Calibration showed linear UV responses for glimepiride (1–250 µg/mL) and impurities (1–50 µg/mL), while ELSD exhibited a logarithmic response. RRF values calculated via slope ratios and UV peak area vs. log ELSD area were consistent and within acceptance criteria for ELSD-based methods. Peak purity assessment combining UV chromatograms, total ion chromatograms, and extracted ion chromatograms confirmed absence of co-elutions. Mass balance recoveries remained within ±2% over the degradation time course.
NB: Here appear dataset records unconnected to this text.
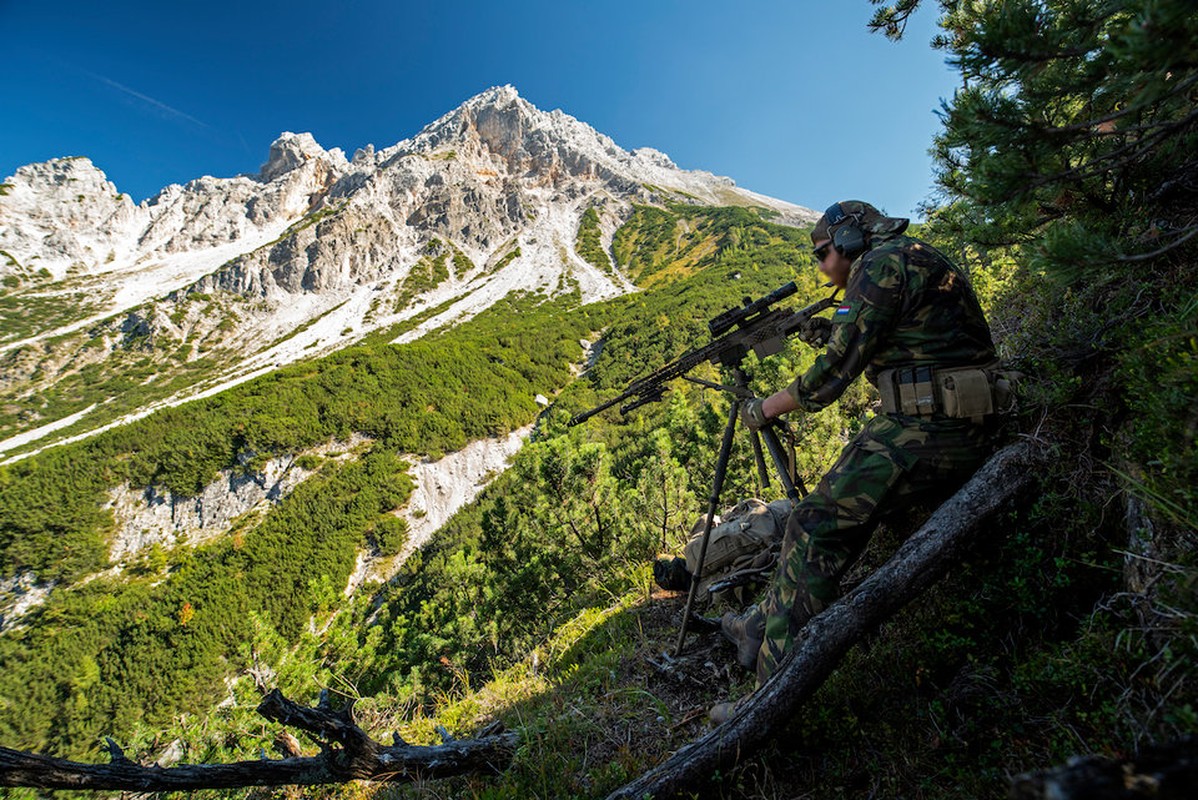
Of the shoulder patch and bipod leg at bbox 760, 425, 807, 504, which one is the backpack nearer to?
bipod leg at bbox 760, 425, 807, 504

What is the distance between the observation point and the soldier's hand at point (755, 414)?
10.5 ft

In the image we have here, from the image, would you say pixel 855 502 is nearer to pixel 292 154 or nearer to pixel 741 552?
pixel 741 552

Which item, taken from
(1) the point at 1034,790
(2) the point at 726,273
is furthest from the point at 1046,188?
(2) the point at 726,273

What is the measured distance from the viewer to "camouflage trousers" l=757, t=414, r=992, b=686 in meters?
2.42

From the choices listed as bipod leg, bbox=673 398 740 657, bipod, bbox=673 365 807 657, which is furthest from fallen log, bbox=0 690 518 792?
bipod, bbox=673 365 807 657

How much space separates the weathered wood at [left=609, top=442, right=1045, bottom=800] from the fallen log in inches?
49.0

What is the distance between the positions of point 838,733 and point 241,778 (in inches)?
113

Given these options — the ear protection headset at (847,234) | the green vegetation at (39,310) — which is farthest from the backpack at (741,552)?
the green vegetation at (39,310)

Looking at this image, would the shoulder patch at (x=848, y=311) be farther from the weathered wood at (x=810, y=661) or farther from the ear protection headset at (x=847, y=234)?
the weathered wood at (x=810, y=661)

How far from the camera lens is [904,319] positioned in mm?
2668

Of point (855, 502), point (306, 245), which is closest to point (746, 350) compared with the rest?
point (855, 502)

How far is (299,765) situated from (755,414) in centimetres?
333

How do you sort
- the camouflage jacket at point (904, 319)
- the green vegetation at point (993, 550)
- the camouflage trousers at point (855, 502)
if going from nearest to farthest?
the green vegetation at point (993, 550)
the camouflage trousers at point (855, 502)
the camouflage jacket at point (904, 319)

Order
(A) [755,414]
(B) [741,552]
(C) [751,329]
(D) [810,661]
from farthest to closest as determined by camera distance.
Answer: (B) [741,552] → (C) [751,329] → (A) [755,414] → (D) [810,661]
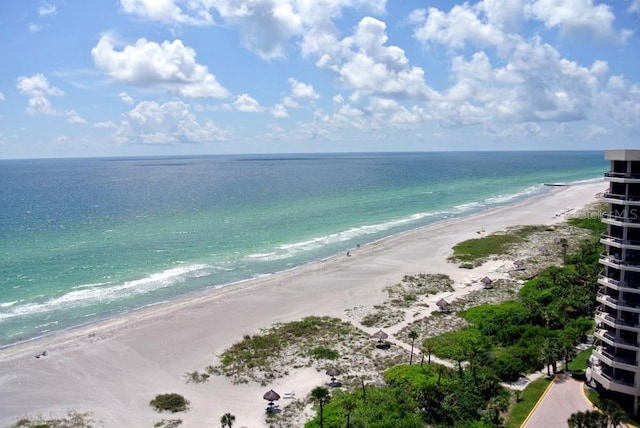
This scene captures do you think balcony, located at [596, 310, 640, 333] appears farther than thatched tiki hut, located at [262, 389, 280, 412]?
No

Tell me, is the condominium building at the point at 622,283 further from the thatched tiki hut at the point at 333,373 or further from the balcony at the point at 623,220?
the thatched tiki hut at the point at 333,373

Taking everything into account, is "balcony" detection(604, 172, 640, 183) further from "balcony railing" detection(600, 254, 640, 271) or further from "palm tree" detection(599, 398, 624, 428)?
"palm tree" detection(599, 398, 624, 428)

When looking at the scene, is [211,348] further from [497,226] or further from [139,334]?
[497,226]

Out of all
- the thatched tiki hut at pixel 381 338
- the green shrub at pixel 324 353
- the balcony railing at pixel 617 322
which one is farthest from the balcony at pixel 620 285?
the green shrub at pixel 324 353

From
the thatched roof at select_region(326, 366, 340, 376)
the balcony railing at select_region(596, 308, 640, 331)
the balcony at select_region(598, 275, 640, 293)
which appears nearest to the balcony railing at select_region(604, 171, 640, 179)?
the balcony at select_region(598, 275, 640, 293)

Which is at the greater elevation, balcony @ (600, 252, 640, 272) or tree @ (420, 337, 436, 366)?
balcony @ (600, 252, 640, 272)

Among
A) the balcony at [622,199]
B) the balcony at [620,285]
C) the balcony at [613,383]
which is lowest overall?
the balcony at [613,383]

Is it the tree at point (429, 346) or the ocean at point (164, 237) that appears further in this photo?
the ocean at point (164, 237)

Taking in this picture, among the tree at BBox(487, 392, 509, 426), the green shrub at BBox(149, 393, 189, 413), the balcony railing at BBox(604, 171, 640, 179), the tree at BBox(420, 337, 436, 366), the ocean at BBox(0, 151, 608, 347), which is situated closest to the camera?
the balcony railing at BBox(604, 171, 640, 179)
Benefits and Practical Applications

The triple detection approach enables:

• Reliable quantification of non-UV-active or poorly chromophoric impurities via ELSD and MS
• Cross-validation of quantitation through orthogonal detectors
• Accurate mass balance determination for forced degradation protocols
• Enhanced peak purity verification to support regulatory submissions

Future Trends and Possibilities

Advances may include integration of multi-dimensional chromatography with high-resolution MS, automated RRF computation in software platforms, and AI-driven peak deconvolution. These innovations will further streamline impurity profiling and stability testing in pharmaceutical development.

Conclusion

A combined UV-ELSD-MS detection system provides robust impurity quantitation, comprehensive peak purity assessment, and accurate mass balance in forced degradation studies, supporting rigorous pharmaceutical quality control.

References

1. Chapter <621> CHROMATOGRAPHY. United States Pharmacopeia and National Formulary (USP 37-NF 32). Baltimore, MD: United Book Press; 2014:6376-85.
2. Mark AN, Andreas K, Patrick JJ. Role of Mass Balance in Pharmaceutical Stress Testing. CRC Press; 2011:233-53.
3. Bansal G, Singh M, Jindal KC, Singh S. LC–UV–PDA and LC–MS Studies to Characterize Degradation Products of Glimepiride. J Pharm Biomed Anal. 2008;48:788-95.